Hi, I've got a homework problem that should be very simple, the previous problem was identical (different numbers) and was a breeze, but this one is giving me problems. Here's what we're asked for:
Apply the eigenvalue method to find the particular solution to the system of differential equations
$\displaystyle x'=\begin{bmatrix} 4 & 4\\ 3 & 5 \end{bmatrix}x$
which satifies the initial conditions
$\displaystyle x(0)=\begin{bmatrix} -4\\ 2 \end{bmatrix}$

So I begin by finding the eigenvalues from the characteristic equation:
$\displaystyle (4-\lambda)(5-\lambda)-12=(\lambda^2-9\lambda+8)=(\lambda-1)(\lambda-8)$
$\displaystyle \lambda=1,8$
To get the matrices:
$\displaystyle \begin{bmatrix} 3 & 4\\ 3 & 4 \end{bmatrix}\begin{bmatrix} a\\ b \end{bmatrix}=0$
and
$\displaystyle \begin{bmatrix} -4 & 4\\ 3 & -3 \end{bmatrix}\begin{bmatrix} a\\ b \end{bmatrix}=0$
To get
$\displaystyle \begin{bmatrix} a\\ b \end{bmatrix}=\begin{bmatrix} -4\\ 3 \end{bmatrix}$ and $\displaystyle \begin{bmatrix} a\\ b \end{bmatrix}=\begin{bmatrix} 1\\ 1 \end{bmatrix}$

Which gives the particular solution $\displaystyle x_p=a\begin{bmatrix} -4\\ 3 \end{bmatrix}e^t+b\begin{bmatrix} 1\\ 1 \end{bmatrix}e^{8t}$

But at this point, no values for a and/or b will satisfy $\displaystyle x(0)=\begin{bmatrix} -4\\ 2 \end{bmatrix}$

Can anyone help me out, please?
Thanks!

2. Don't you just need to solve the system

$\displaystyle -4a+b=-4,$

$\displaystyle 3a+b=2?$

That system has one unique solution, as far as I can tell.

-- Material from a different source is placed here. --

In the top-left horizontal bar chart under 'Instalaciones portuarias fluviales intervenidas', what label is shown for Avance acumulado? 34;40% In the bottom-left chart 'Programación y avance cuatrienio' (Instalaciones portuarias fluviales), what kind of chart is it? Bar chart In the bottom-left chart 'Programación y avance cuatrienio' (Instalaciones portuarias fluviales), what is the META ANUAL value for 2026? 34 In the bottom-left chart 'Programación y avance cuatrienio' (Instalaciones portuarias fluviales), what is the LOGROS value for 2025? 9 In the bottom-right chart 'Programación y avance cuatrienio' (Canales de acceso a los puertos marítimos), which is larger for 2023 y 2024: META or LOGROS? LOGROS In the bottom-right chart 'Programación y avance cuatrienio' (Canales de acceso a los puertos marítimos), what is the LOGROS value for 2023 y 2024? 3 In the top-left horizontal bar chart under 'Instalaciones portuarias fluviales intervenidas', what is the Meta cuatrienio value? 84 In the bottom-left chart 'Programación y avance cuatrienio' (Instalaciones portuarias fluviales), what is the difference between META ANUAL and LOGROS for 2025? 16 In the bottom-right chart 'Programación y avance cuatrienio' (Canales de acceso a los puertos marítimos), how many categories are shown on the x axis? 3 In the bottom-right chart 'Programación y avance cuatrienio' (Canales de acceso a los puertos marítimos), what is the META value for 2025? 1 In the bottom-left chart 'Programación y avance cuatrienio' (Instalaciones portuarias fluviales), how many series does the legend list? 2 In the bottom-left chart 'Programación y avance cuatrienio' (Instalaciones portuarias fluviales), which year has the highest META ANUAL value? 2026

3. Oh, yes, you're right. I got:
$\displaystyle (-4)6/7e^t-4/7e^{8t}$
and
$\displaystyle (3)6/7e^t-4/7e^{8t}$
Which are both correct.

Thank you!

4. You're very welcome. Have a good one!

5. there HAS to be a solution. at t = 0, the exponential functions are both 1. and since (-4,3) and (1,1) are linearly independent, they span a 2-dimensional subspace of R^2, which MUST be R^2 itself.

hint: a and b are not integers.